Two United Nations experts have called for a comprehensive new global treaty to regulate and phase out the use of dangerous pesticides in farming, and move towards sustainable agricultural practices.
Their 7 March 2017 report, which is highly critical of the claims made by the pesticide industry, notes chronic exposure to pesticides has been linked to cancer, Alzheimer’s and Parkinson’s diseases, hormone disruption, developmental disorders and sterility.
The experts for the UN’s Human Rights Council note: “The assertion promoted by the agrochemical industry that pesticides are necessary to achieve food security is not only inaccurate, but dangerously misleading.” It adds: “The industry frequently uses the term ‘intentional misuse’ to shift the blame on to the user for the avoidable impacts of hazardous pesticides.

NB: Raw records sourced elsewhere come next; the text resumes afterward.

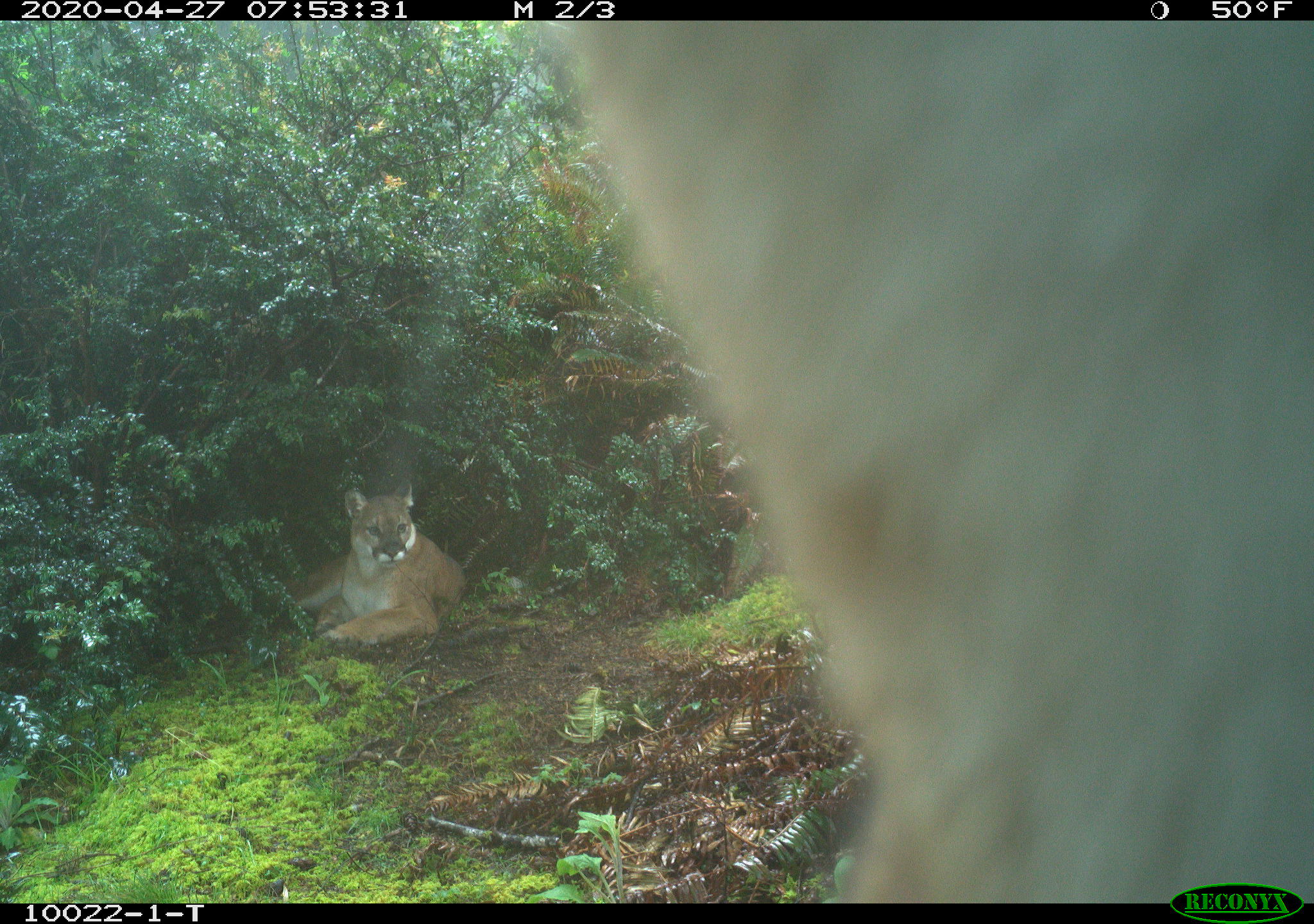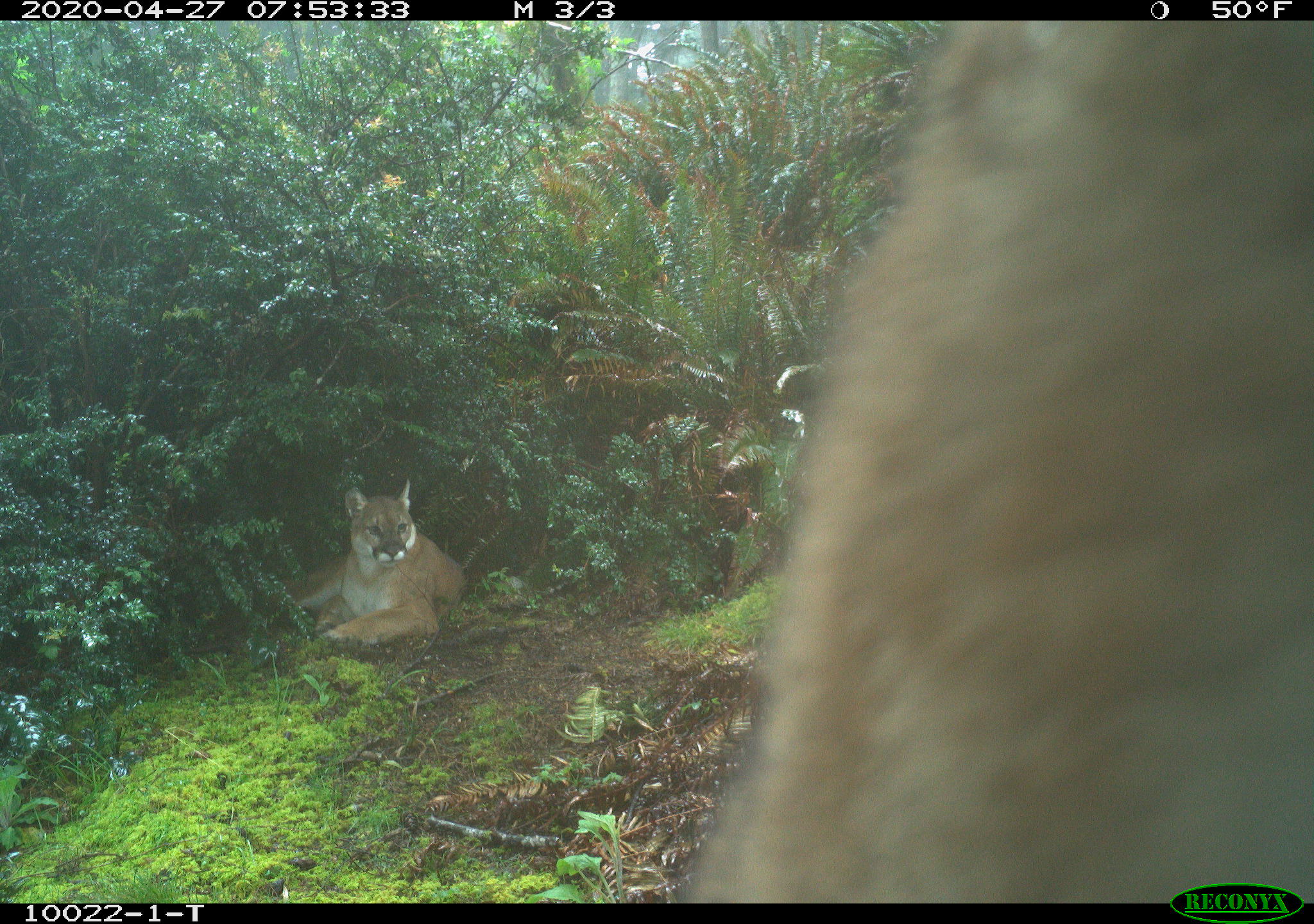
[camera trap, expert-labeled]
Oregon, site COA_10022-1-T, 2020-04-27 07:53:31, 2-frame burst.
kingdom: Animalia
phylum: Chordata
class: Mammalia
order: Carnivora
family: Felidae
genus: Puma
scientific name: Puma concolor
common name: cougar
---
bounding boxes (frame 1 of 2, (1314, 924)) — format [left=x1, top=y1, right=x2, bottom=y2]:
cougar: [left=285, top=480, right=477, bottom=664]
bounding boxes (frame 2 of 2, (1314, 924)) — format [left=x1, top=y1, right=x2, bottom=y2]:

Yet clearly, the responsibility for protecting users and others throughout the pesticide life cycle and throughout the retail chain lies with the pesticide manufacturer.”
Farmers and agricultural workers, communities living near plantations, indigenous communities and pregnant women and children are particularly vulnerable to pesticide exposure and require special protections, the report notes.
It was authored by the UN’s Special Rapporteur on the right to food, Hilal Elver, and the Special Rapporteur on Toxics, Baskut Tuncak. They told the Human Rights Council in Geneva that widely divergent standards of production, use and protection from hazardous pesticides in different countries are creating double standards, which are having a serious impact on human rights.
The Special Rapporteurs pointed to research showing that pesticides were responsible for an estimated 200,000 acute poisoning deaths each year. The overwhelming number of fatalities, some 99 per cent, occurred in developing countries where health, safety and environmental regulations were weaker. Urging a new approach to farming, they say: “It is time to overturn the myth that pesticides are necessary to feed the world and create a global process to transition toward safer and healthier food and agricultural production.”